PDF files are a little trickier to create well, but they have a few benefits:

They are always self-contained.
They can be uploaded directly as assignment solutions.
When submitted as an assignment solution, the instructor or grader can view the file directly in the grading interface as well as annotate it with notes, highlights, etc. to provide feedback.
They can be easily annotated with other PDF annotation software like Highlights (this is particularly useful for reviewing research results).

Jupyter, Quarto, and Rmd/Rnotebook can all export PDF files. Their default PDF exports require a working LaTeX installation; Quarto provides a command-line option to install a minimal one that’s enough to build its output.

If you don’t have LaTeX installed, it can work well to produce PDFs from HTML. Jupyter has built-in support for this; it just requires a couple of installs:

pip install playwright
playwright install chromium
Select “Webpdf” from Jupyter’s save and export menu

Quarto also theoretically supports HTML-based PDF workflows, but I haven’t figured out how to get those working yet.

You can also create a PDF from any HTML file a few different ways:

Open it in your browser and print it to a PDF file.
Use WeasyPrint:
```
conda install weasyprint
weasy file.html file.pdf
```
You can also install weasyprint with pip, but that requires you to also make sure you have the appropriate Cairo development libraries installed, a process that Conda automates (and is especially hard on Windows). On macOS, Homebrew is also a good way to install weasyprint.
Use wkhtmltopdf or another HTML-to-PDF tool.

Checklist

This checklist is to help you ensure your notebook is well-structured and well-written. I may expand or revise it as we progress through the semester.

Structure

Does the notebook re-run without error from top to bottom?
Does re-running the notebook produce correct charts and results?
Does the notebook begin with the document title as an L1 heading?
Are headings correctly nested (H2 within H1, H3 in H2, etc.)?
Are headings short titles? (No full sentences!)

Writing and Output

Does the introduction state the notebook’s purpose?
Does either the introduction or the data section describe where the data come from?
- If it’s publicly downloadable, is there a link?
- If there are multiple options, which one is used?
Does it use correct grammar and spelling?
Does it use formatting to provide appropriate emphasis and clarity?
- Are variable, function, etc. names marked as code?
- Are lists used when helpful to break down points?
Is mathematical notation used to precisely define quantities or intended computation when it will increase clarity?
Do all outputs help advance the notebook’s story?
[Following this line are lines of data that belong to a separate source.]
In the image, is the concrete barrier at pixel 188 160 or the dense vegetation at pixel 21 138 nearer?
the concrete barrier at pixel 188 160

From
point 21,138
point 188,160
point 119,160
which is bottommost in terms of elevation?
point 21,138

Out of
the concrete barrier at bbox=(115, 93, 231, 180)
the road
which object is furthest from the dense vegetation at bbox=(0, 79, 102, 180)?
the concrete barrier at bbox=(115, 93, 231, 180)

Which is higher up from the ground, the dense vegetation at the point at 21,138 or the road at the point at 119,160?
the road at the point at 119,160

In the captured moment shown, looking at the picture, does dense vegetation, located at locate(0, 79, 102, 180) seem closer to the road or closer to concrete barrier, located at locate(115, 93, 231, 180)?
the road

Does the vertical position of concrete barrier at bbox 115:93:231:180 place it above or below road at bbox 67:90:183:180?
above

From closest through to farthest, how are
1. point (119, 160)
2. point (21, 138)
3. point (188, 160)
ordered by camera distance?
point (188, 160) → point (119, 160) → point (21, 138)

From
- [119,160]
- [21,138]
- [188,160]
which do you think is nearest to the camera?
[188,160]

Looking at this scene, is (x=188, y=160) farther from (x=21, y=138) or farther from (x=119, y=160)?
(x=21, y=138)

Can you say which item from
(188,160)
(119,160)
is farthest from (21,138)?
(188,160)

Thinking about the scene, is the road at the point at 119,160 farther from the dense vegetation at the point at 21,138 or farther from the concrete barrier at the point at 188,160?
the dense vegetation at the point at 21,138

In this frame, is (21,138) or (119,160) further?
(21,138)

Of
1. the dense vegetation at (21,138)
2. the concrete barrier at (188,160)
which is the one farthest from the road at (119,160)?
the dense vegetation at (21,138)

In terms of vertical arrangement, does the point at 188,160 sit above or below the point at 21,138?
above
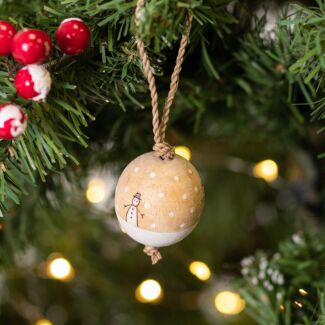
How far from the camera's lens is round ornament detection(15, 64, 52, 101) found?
335mm

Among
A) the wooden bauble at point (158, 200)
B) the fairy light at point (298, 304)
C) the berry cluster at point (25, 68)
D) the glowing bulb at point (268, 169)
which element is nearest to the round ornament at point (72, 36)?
the berry cluster at point (25, 68)

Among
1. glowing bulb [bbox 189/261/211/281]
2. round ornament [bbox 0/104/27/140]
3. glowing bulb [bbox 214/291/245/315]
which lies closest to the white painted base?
round ornament [bbox 0/104/27/140]

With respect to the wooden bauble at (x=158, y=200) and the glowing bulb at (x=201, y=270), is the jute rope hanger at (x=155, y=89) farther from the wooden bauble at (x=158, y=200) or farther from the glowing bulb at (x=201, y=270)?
the glowing bulb at (x=201, y=270)

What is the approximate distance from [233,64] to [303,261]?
0.24m

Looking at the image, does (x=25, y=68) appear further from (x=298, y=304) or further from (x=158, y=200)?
(x=298, y=304)

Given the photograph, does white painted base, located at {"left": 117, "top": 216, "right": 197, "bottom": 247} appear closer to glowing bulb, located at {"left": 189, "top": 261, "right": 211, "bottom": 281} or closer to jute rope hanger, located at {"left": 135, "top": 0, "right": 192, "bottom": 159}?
jute rope hanger, located at {"left": 135, "top": 0, "right": 192, "bottom": 159}

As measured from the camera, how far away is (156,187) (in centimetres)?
39

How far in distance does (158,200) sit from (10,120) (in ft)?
0.42

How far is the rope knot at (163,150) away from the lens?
402 mm

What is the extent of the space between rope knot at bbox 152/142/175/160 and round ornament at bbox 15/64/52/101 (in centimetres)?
11

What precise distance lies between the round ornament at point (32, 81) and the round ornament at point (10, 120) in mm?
14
Have you removed ones only for debugging or trying things out?
Do charts & conclusion-supporting outputs have surrounding text explaining their purpose and any extra information needed for accurate interpretation?
Do all relevant outputs have clear and accurate interpretation? Do they have text that explains their purpose in the context of the original problem or research question?
Does it avoid unnecessary detail, such as discussions of things that are obvious to anyone with basic familiarity with the programming environment, or lengthy expositions that do not provide clarity to the analysis?

Graphics

Do all charts have properly labeled axes and legends (color codes, etc.)?
Do charts have titles if purpose is not clear from axes or immediately preceding text?
- If there are multiple variants of a chart w/ same axes, they must have titles to quickly distinguish.
Are charts legible?
Do charts present lessons learned without distortions?
If you did not create the chart, would you be able to interpret it correctly?
Do facets, colors, and axes draw the reader to the most important comparisons or patterns?
Does surrounding text, if any, accurately interpret the chart?

The Data Visualization Checklist is useful, if opinionated.

Content

Are observations and conclusions substantiated by data and/or sound argument?
Are goals and observations made clear, both for the document and for individual pieces of analysis?

Post-Export

Does the PDF or HTML export include all outputs?
Are plots correctly displayed in the resulting PDF or HTML file?